Sur les conclusions à fin d'injonction :
5. Aux termes de l'article L. 911-1 du code de justice administrative : " Lorsque sa décision implique nécessairement qu'une personne morale de droit public ou un organisme de droit privé chargé de la gestion d'un service public prenne une décision dans un sens déterminé, la juridiction, saisie de conclusions en ce sens, prescrit, par la même décision, cette mesure assortie, le cas échéant, d'un délai d'exécution ".
6. En raison du motif qui la fonde, l'annulation de l'arrêté du 30 décembre 2022 du préfet des Bouches-du-Rhône implique nécessairement, sauf changement dans les circonstances de droit ou de fait y faisant obstacle, qu'un titre de séjour portant la mention " vie privée et familiale " soit délivré à M. A.... Il y a lieu d'enjoindre au préfet des Bouches-du-Rhône de lui délivrer ce titre, dans un délai de deux mois à compter de la notification du présent arrêt et de le placer, dans cette attente, sous autorisation provisoire de séjour. Il n'y a pas lieu d'assortir cette injonction d'une astreinte.
Sur les frais liés au litige :
7. M. A... a obtenu le bénéfice de l'aide juridictionnelle totale dans la présente instance.
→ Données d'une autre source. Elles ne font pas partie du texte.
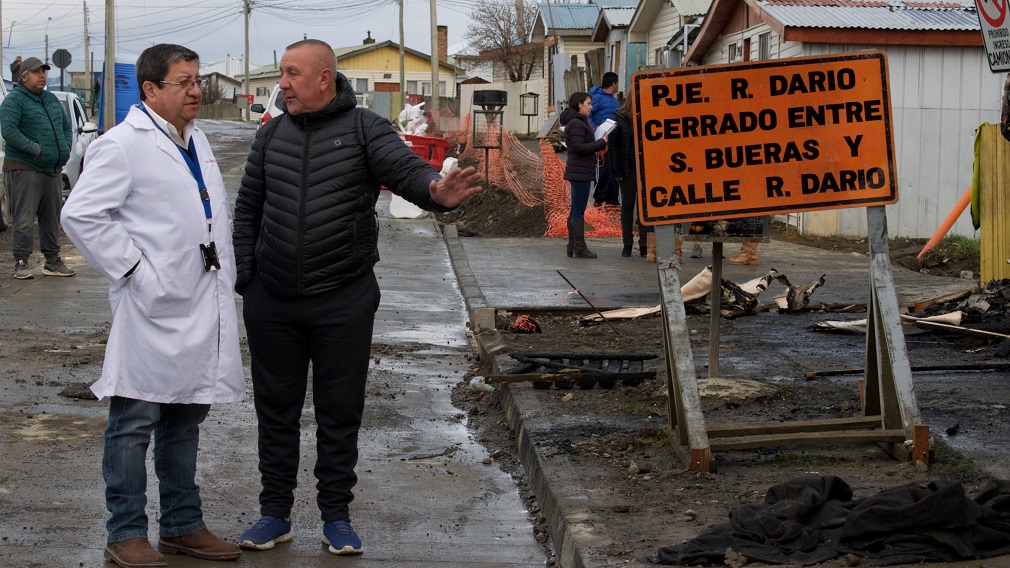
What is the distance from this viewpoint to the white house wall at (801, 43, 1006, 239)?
1684cm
Par suite, son avocat, Me Dalançon, peut se prévaloir des dispositions de l'article L. 761-1 du code de justice administrative et de celles de l'article 37 de la loi du 10 juillet 1991. Il y a lieu, dans les circonstances de l'espèce, de mettre à la charge de l'Etat le versement à Me Dalançon de la somme de 1 500 euros à ce titre.
D É C I D E :
Article 1er : Le jugement du 7 novembre 2023 du tribunal administratif de Marseille et l'arrêté du 30 décembre 2022 du préfet des Bouches-du-Rhône sont annulés.
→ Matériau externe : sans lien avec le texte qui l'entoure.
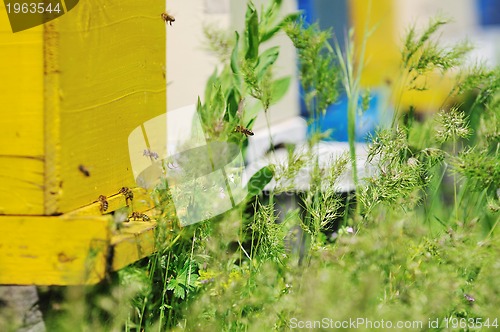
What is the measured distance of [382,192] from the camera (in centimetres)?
195

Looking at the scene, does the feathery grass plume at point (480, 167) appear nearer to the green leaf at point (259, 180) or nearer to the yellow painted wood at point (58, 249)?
the green leaf at point (259, 180)

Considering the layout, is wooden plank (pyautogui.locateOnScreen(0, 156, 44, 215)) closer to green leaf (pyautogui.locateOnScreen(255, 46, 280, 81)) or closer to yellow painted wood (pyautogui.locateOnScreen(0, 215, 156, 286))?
yellow painted wood (pyautogui.locateOnScreen(0, 215, 156, 286))

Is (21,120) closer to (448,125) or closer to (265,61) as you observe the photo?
(265,61)

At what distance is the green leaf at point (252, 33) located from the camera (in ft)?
7.77

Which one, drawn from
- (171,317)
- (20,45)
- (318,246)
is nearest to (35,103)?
(20,45)

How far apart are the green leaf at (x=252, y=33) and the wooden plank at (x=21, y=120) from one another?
847mm

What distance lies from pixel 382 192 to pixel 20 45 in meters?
1.00

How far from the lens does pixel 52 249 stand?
5.56 feet

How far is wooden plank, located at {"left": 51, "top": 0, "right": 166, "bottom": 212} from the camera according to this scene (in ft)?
5.72

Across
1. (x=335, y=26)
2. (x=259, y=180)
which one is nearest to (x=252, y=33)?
(x=259, y=180)

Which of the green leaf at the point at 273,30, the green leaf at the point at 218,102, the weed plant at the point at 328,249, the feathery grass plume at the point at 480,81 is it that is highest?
the green leaf at the point at 273,30

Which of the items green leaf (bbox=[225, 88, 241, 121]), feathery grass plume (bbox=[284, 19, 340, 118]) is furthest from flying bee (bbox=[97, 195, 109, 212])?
feathery grass plume (bbox=[284, 19, 340, 118])

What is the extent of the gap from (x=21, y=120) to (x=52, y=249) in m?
0.32

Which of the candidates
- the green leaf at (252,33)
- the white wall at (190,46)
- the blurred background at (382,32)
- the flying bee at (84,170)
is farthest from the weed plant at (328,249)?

Article 2 : Il est enjoint au préfet des Bouches-du-Rhône de délivrer un titre de séjour portant la mention " vie privée et familiale " à M. A... dans le délai de deux mois à compter de la notification du présent arrêt, et de le placer, dans cette attente, sous autorisation provisoire de séjour.
Article 3 : L'Etat versera à Me Dalançon une somme de 1 500 euros en application des dispositions du deuxième alinéa de l'article 37 de la loi du 10 juillet 1991, sous réserve qu'il renonce à percevoir la somme correspondant à la part contributive de l'Etat.
Article 4 : Le surplus des conclusions de la requête est rejeté.
Article 5 : Le présent arrêt sera notifié à M. B... A..., à Me Clément Dalançon et au ministre de l'intérieur.
Copie en sera adressée au préfet des Bouches-du-Rhône et au procureur de la République près le tribunal judiciaire de Marseille.
Délibéré après l'audience du 18 octobre 2024, où siégeaient :
- Mme Chenal-Peter, présidente de chambre,
- Mme Vincent, présidente assesseure,
- Mme Poullain, première conseillère.
Rendu public par mise à disposition au greffe, le 5 novembre 2024.